__Your goal__
Somewhere below is a line with "They used a" and, later, a line with "The evaluation was"; repeat those two lines and all the lines between them, exactly as they are.

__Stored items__
>>

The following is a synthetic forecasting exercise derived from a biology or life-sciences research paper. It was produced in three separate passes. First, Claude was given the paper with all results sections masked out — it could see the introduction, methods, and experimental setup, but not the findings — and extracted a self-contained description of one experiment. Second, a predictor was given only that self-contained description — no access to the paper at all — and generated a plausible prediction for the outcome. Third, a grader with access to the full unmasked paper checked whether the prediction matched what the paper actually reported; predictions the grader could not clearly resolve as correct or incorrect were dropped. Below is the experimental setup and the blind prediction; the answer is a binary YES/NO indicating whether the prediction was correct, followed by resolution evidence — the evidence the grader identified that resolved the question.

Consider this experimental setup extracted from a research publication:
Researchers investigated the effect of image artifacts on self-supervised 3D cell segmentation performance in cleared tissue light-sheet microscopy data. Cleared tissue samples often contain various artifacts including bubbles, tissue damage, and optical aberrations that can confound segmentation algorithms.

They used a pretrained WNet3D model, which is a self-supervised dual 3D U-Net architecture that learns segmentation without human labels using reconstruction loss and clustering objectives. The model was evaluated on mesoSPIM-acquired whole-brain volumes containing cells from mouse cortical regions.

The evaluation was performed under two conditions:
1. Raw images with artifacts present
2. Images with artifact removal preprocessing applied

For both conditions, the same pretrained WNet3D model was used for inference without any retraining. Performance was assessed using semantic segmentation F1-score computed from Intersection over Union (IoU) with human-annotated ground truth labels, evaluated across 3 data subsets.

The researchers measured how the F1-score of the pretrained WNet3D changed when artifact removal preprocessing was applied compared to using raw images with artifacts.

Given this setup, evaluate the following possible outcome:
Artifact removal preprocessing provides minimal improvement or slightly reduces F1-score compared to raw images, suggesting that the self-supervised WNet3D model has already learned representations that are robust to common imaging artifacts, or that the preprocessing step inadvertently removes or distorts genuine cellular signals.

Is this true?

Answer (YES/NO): NO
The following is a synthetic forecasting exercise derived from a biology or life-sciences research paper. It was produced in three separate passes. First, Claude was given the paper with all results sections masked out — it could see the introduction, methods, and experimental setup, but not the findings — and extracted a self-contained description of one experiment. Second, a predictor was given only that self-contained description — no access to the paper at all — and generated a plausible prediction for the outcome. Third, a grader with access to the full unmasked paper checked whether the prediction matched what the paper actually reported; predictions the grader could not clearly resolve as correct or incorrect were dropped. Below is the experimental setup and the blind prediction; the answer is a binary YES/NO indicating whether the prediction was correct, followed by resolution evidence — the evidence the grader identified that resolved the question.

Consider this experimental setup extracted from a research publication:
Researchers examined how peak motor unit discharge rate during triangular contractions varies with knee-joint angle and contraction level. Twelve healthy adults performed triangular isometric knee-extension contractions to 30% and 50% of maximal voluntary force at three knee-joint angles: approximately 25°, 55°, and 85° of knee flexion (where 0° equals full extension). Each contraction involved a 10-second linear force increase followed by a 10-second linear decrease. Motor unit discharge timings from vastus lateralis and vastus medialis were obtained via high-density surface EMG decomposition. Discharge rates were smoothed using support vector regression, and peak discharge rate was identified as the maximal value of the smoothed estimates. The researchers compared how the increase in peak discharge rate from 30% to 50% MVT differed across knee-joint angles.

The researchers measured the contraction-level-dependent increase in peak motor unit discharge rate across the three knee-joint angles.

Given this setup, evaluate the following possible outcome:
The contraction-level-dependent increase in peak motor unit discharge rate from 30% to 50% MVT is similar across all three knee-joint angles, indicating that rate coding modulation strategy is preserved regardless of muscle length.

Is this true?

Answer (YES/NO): NO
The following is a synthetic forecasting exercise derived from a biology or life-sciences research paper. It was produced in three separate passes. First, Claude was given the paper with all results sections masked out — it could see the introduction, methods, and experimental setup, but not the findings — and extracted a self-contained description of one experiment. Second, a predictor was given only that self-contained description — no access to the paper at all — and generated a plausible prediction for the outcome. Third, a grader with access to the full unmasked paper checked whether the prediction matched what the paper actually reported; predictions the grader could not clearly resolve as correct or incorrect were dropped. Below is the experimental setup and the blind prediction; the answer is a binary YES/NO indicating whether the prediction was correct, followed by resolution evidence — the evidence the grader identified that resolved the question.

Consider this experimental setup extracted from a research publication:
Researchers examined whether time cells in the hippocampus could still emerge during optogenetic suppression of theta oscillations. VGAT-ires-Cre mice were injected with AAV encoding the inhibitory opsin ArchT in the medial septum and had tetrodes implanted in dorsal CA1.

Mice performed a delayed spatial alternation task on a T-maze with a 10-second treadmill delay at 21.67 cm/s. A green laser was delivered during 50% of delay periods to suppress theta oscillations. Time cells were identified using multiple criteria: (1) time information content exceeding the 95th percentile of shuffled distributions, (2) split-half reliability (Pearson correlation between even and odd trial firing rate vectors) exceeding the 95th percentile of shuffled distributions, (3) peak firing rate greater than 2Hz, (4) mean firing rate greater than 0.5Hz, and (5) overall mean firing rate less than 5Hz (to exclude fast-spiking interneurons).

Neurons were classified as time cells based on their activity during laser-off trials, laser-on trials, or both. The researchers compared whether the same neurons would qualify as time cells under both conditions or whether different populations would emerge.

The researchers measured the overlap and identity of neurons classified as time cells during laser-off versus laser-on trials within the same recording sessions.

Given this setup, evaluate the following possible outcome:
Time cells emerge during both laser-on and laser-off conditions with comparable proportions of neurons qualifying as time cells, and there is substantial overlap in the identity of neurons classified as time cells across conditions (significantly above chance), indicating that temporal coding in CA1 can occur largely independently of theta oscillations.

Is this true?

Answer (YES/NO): YES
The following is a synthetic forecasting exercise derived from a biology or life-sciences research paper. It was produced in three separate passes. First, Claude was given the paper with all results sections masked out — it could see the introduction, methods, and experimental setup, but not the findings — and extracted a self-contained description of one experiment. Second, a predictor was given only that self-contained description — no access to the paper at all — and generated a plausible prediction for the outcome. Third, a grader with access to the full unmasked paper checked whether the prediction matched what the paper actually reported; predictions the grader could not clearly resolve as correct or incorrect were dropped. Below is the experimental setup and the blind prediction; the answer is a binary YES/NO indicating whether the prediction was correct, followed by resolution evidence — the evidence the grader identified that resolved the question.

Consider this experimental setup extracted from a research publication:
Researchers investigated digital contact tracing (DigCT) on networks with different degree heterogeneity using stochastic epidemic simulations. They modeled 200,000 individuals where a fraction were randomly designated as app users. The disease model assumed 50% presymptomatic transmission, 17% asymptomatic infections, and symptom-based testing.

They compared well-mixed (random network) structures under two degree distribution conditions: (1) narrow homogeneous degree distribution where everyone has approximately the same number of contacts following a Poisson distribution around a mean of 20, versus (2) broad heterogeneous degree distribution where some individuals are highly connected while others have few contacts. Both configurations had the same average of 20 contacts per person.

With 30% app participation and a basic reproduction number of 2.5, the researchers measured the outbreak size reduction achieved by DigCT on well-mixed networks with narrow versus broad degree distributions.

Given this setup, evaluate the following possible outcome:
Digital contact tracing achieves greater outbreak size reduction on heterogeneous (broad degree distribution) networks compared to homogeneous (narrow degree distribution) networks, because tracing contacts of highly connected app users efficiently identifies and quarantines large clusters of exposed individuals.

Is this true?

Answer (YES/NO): NO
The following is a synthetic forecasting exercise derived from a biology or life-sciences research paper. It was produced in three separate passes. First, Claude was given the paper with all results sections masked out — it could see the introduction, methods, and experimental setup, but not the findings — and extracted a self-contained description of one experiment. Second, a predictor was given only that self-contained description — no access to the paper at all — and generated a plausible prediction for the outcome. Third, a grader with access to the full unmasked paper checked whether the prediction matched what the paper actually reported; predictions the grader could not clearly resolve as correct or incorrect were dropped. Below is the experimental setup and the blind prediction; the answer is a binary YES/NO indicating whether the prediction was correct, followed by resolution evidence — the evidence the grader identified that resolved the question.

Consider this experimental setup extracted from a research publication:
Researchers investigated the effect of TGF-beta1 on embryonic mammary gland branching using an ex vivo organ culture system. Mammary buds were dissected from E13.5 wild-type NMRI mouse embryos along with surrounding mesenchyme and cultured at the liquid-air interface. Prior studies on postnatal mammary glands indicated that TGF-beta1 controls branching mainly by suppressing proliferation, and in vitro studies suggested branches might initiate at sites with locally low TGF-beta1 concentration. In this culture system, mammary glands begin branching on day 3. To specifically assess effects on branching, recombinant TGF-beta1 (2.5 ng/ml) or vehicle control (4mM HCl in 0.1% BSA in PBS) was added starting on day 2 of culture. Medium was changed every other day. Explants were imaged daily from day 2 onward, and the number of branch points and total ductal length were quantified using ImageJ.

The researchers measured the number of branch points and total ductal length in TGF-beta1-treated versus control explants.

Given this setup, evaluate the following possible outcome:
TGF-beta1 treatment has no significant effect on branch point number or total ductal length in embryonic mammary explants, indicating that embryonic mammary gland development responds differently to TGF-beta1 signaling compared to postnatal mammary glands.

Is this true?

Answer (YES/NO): NO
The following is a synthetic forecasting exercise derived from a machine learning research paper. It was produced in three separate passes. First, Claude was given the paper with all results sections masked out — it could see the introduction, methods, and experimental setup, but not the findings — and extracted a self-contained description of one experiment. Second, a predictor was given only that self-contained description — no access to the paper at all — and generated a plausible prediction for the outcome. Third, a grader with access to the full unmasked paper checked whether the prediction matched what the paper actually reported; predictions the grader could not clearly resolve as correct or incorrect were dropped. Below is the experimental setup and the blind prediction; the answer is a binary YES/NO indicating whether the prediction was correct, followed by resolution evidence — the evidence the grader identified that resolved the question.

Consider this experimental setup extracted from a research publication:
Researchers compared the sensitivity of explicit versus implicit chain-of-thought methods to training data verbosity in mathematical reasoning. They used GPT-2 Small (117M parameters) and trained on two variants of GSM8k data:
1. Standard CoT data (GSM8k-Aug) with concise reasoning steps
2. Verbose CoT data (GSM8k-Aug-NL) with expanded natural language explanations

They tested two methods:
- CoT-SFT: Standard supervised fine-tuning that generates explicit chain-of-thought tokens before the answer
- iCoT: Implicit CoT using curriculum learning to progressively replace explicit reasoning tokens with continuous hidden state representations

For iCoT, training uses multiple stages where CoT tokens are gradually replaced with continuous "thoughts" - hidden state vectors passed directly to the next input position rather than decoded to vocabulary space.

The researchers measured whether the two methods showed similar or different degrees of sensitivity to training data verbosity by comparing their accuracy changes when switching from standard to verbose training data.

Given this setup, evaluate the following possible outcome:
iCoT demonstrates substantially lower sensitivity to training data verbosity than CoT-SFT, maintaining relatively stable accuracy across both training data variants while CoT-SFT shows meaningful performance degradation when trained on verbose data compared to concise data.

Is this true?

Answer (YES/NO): NO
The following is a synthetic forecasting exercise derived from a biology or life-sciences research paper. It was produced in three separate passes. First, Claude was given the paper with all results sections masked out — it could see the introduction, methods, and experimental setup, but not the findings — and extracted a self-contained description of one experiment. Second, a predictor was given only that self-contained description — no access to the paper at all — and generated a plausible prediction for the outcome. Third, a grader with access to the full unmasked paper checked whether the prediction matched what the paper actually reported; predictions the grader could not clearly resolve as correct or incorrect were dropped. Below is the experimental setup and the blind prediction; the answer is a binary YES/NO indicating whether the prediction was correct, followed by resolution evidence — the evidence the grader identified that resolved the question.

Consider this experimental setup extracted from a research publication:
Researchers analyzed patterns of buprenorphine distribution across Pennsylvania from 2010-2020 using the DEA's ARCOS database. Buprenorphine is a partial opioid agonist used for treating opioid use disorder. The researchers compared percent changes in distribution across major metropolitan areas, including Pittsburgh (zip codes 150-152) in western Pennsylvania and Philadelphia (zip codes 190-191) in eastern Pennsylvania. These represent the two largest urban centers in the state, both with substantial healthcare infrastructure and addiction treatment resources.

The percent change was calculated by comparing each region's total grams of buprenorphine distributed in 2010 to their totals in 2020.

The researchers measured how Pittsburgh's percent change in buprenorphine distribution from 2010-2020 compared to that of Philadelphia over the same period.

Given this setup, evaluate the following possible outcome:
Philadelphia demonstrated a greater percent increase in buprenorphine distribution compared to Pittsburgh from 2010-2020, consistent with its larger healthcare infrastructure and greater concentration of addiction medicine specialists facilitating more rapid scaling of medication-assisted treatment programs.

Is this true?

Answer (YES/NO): NO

<<

__Written answer__
They used a pretrained WNet3D model, which is a self-supervised dual 3D U-Net architecture that learns segmentation without human labels using reconstruction loss and clustering objectives. The model was evaluated on mesoSPIM-acquired whole-brain volumes containing cells from mouse cortical regions.

The evaluation was performed under two conditions:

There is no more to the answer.